Cantrell stresses the importance of a good night’s sleep for managing symptoms in teens with ADHD. “While a good night’s rest won’t cure your ADHD symptoms, it will help your other ADHD strategies be more effective.”
Screening for dietary intolerances
Un-managed gluten intolerance and celiac disease can mimic ADHD symptoms. Cantrell emphasizes that current research doesn’t support a link between a gluten-free diet and ADHD management, but that, “…children and teens whose ADHD symptoms did improve on a gluten-free diet were found to have undiagnosed celiac disease or non-celiac gluten sensitivity.” It’s not a treatment per se, but it’s worth bringing up with your child’s doctor.
What are the benefits of ADHD medication for teens?
“Kids who are appropriately treated will face no more or less challenges than any teen faces,” says Dr. Shrand. “But kids who are not treated appropriately are at higher risk for substance use, dropping out of school, and feeling constantly inadequate.”
Cantrell agrees: “Many of the risks are reduced when teens are properly medicated for ADHD. They are less likely to get into a serious accident; less likely to become addicted to substances of any kind; less likely to self-harm, commit suicide, or end up in jail later on.”
Both Cantrell and Dr. Shrand recommend keeping teens on medication if they are struggling with ADHD symptoms. Dr. Shrand does not consider staying on ADHD medication to carry any significant risks. But if teens want to see if they can get by without medication, he suggests taking medication breaks occasionally, especially during school vacations. Stimulants leave the body quickly, so it doesn’t take long to assess how teens feel when off of medication versus how they feel on it.
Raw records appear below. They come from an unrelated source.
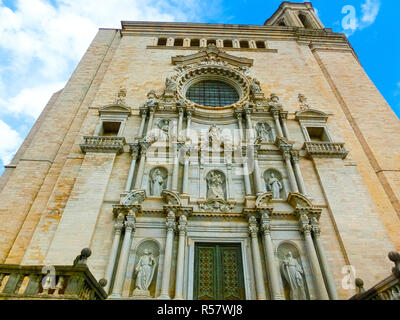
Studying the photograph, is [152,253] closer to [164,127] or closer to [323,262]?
[323,262]

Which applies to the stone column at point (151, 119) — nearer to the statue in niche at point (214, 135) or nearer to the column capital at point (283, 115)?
the statue in niche at point (214, 135)

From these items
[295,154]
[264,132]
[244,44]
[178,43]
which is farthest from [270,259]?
[178,43]

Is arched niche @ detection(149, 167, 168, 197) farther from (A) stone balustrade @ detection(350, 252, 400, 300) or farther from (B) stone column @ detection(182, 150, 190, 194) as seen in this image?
(A) stone balustrade @ detection(350, 252, 400, 300)

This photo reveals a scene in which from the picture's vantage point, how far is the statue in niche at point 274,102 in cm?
1462

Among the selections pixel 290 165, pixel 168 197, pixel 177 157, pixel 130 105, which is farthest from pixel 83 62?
pixel 290 165

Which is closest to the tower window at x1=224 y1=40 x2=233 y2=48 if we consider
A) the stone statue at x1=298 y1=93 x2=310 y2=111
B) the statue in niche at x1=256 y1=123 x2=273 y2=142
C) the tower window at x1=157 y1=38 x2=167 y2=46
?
the tower window at x1=157 y1=38 x2=167 y2=46

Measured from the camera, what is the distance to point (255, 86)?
16.0 meters

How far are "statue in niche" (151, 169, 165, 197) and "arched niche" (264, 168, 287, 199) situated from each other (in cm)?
431

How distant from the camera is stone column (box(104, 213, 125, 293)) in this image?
8737mm

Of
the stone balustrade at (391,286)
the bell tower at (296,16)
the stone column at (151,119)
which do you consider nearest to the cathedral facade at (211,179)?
the stone column at (151,119)

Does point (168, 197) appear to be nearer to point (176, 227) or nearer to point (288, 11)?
point (176, 227)

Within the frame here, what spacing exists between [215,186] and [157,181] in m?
2.37

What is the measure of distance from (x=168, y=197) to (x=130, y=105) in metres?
6.77

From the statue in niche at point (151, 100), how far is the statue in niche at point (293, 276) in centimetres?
928
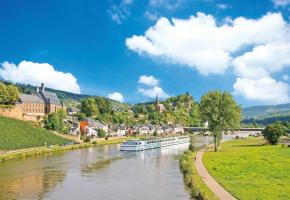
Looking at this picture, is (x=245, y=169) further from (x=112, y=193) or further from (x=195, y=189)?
(x=112, y=193)

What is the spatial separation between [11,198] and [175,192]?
1523 centimetres

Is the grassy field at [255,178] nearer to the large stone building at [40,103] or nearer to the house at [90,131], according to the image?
the house at [90,131]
Dr. Shrand recommends continuing medication into adulthood if it is helping. “I have had adult patients who should have been treated as kids, but never were, start on medication and change their lives around.” Cantrell experienced this personally.
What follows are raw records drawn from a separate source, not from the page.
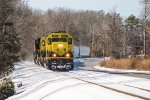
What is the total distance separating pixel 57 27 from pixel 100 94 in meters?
117

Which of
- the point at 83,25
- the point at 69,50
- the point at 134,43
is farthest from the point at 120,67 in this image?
the point at 83,25

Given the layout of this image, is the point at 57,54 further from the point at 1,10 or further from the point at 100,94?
the point at 100,94

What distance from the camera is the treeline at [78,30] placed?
84.4ft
For our family, the benefits of ADHD medication far outweigh the risks. We decided to keep our son on his medication for as long as he needs it, or until he is old enough to make a different choice. We are happy to challenge the medication stigma.
“Medicating (children with ADHD) gives them the level playing field they need to live up to their potential,” says Cantrell, who likens ADHD medication to giving a child a bag in which to hold his over-spilling marbles.
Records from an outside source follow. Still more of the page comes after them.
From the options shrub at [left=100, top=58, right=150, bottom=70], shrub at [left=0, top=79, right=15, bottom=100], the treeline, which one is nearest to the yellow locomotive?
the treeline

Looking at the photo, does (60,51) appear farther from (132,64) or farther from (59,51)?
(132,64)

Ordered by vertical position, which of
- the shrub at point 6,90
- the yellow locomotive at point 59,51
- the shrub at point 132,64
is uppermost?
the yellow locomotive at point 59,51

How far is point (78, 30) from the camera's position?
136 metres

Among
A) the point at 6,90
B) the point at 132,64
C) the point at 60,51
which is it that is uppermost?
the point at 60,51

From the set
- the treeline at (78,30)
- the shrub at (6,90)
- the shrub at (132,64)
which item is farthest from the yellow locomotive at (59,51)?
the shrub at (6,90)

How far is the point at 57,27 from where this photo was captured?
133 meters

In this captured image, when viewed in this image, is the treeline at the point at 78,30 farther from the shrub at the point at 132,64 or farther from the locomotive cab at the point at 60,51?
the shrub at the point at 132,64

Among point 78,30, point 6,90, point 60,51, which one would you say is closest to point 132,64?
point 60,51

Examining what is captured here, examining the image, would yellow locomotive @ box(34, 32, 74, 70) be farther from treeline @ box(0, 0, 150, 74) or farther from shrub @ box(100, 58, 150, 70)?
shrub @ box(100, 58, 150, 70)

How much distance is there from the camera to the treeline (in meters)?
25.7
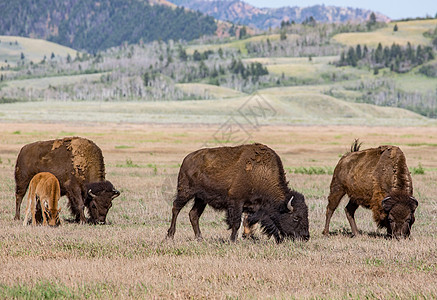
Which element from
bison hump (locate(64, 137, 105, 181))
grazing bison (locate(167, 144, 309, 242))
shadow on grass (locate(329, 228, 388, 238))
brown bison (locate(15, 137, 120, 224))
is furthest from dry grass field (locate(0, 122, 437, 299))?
bison hump (locate(64, 137, 105, 181))

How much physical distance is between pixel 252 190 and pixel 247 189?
10 cm

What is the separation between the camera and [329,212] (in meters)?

Dr. Shrand compares ADHD medication to mountain-climbing equipment. “I will ask a kid this: If you have a mountain to climb are you going to do it in your bare feet? What would happen if you tried? To climb your mountain you need the right equipment. And I don’t care how much equipment they need.”
We explained to our son that, for him, taking ADHD medication is like wearing glasses—something some people need in order to make the world clearer and easier to navigate. We are thankful that the help is out there.